- EXERCISE GOAL -
Only the lines from the one bearing "piggy slots" through the end of the entries should be output, exactly as they stand, and pictures should be skipped.

- DATA SECTION -
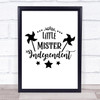 Mr Independent Quote Typography Wall Art Print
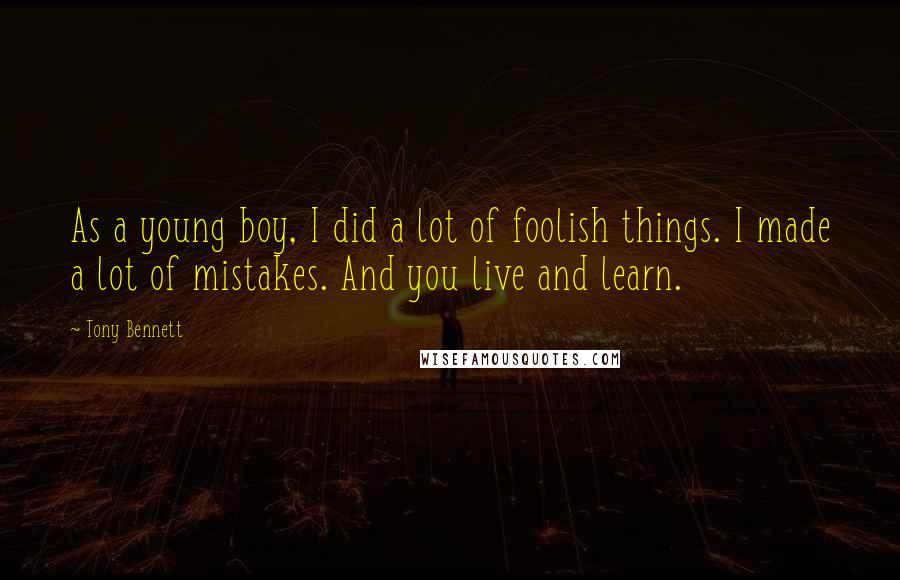 Tony Bennett Quotes: As a young boy, I did a lot of foolish things. I made a lot of mistakes. And you live and learn.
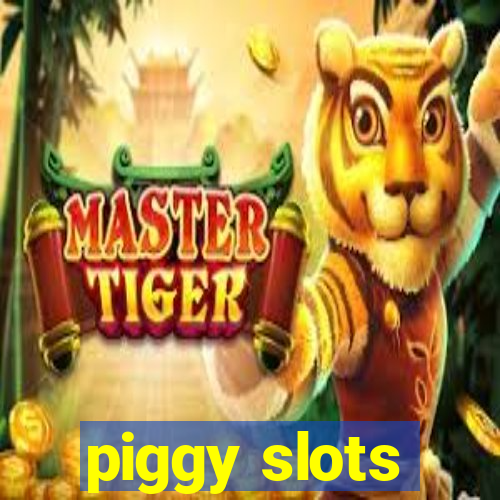 piggy slots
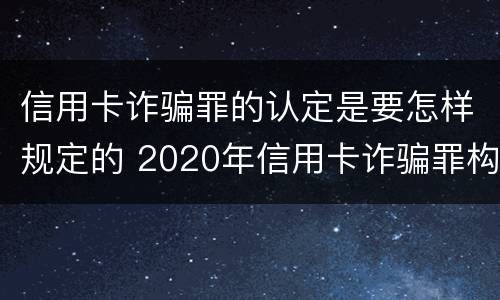信用卡诈骗罪的认定是要怎样规定的 2020年信用卡诈骗罪构成要件
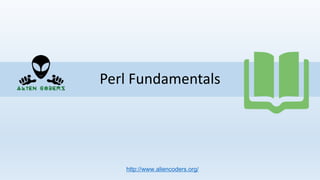 Perl Fundamentals
http://www.aliencoders.org/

- SOLUTION TO THE PROBLEM -
 piggy slots
信用卡诈骗罪的认定是要怎样规定的 2020年信用卡诈骗罪构成要件
 Perl Fundamentals
http://www.aliencoders.org/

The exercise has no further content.